## WHAT THE TASK ASKS
Repeat the records exactly. Every line must match.
--- Start of RECORDS ---
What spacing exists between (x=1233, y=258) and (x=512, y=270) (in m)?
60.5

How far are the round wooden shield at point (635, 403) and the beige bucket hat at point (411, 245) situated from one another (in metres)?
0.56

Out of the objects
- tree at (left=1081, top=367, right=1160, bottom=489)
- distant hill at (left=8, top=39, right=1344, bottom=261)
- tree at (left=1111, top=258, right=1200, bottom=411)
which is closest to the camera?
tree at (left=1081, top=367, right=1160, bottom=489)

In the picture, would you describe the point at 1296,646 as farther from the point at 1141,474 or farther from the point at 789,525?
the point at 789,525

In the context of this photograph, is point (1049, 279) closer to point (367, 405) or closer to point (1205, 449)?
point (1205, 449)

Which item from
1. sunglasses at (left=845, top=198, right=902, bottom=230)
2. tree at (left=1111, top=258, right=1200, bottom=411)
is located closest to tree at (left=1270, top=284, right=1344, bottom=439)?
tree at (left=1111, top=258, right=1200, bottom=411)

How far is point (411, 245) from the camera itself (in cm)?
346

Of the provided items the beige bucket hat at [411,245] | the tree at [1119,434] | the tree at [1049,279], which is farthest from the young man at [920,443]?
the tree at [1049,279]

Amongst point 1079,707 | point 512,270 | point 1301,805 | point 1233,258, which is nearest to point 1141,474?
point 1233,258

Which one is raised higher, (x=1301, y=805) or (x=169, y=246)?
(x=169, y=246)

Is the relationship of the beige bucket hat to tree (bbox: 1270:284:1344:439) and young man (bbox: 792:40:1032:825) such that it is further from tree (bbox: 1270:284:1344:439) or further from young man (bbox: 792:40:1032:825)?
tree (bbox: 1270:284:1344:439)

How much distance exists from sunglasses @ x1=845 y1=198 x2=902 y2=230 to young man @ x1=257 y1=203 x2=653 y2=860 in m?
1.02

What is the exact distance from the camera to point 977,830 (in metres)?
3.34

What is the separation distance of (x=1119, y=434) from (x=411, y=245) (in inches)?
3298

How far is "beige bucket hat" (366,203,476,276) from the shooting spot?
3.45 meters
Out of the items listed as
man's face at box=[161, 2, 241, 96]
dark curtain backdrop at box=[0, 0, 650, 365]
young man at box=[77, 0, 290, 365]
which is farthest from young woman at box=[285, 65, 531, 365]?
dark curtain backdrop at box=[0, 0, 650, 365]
--- End of RECORDS ---
## FULL OUTPUT
What spacing exists between (x=1233, y=258) and (x=512, y=270) (in m)?
60.5

How far are the round wooden shield at point (635, 403) and the beige bucket hat at point (411, 245) situated from one another (in metres)?
0.56

Out of the objects
- tree at (left=1081, top=367, right=1160, bottom=489)
- distant hill at (left=8, top=39, right=1344, bottom=261)
- tree at (left=1111, top=258, right=1200, bottom=411)
which is closest to the camera?
tree at (left=1081, top=367, right=1160, bottom=489)

In the picture, would you describe the point at 1296,646 as farther from the point at 1141,474 or farther from the point at 789,525?
the point at 789,525

In the context of this photograph, is point (1049, 279) closer to point (367, 405) or closer to point (1205, 449)?
point (1205, 449)

Which item from
1. sunglasses at (left=845, top=198, right=902, bottom=230)
2. tree at (left=1111, top=258, right=1200, bottom=411)
is located closest to tree at (left=1270, top=284, right=1344, bottom=439)?
tree at (left=1111, top=258, right=1200, bottom=411)

How far is point (411, 245) from the camera itself (in cm)?
346

Of the provided items the beige bucket hat at [411,245] | the tree at [1119,434] | the tree at [1049,279], which is farthest from the young man at [920,443]?
the tree at [1049,279]

Amongst point 1079,707 | point 512,270 | point 1301,805 | point 1233,258, which is nearest to point 1141,474?
point 1233,258

Which one is raised higher, (x=1301, y=805) or (x=169, y=246)?
(x=169, y=246)

Is the relationship of the beige bucket hat to tree (bbox: 1270:284:1344:439) and young man (bbox: 792:40:1032:825) such that it is further from tree (bbox: 1270:284:1344:439) or further from young man (bbox: 792:40:1032:825)?
tree (bbox: 1270:284:1344:439)

How much distance exists from sunglasses @ x1=845 y1=198 x2=902 y2=230 to young man @ x1=257 y1=203 x2=653 y2=860 in m?
1.02

What is the exact distance from the camera to point 977,830 (in metres)?
3.34

What is the separation distance of (x=1119, y=434) from (x=411, y=245) (in inches)?
3298

How far is "beige bucket hat" (366,203,476,276) from the shooting spot?
3.45 meters
Out of the items listed as
man's face at box=[161, 2, 241, 96]
dark curtain backdrop at box=[0, 0, 650, 365]
young man at box=[77, 0, 290, 365]
which is farthest from young woman at box=[285, 65, 531, 365]?
dark curtain backdrop at box=[0, 0, 650, 365]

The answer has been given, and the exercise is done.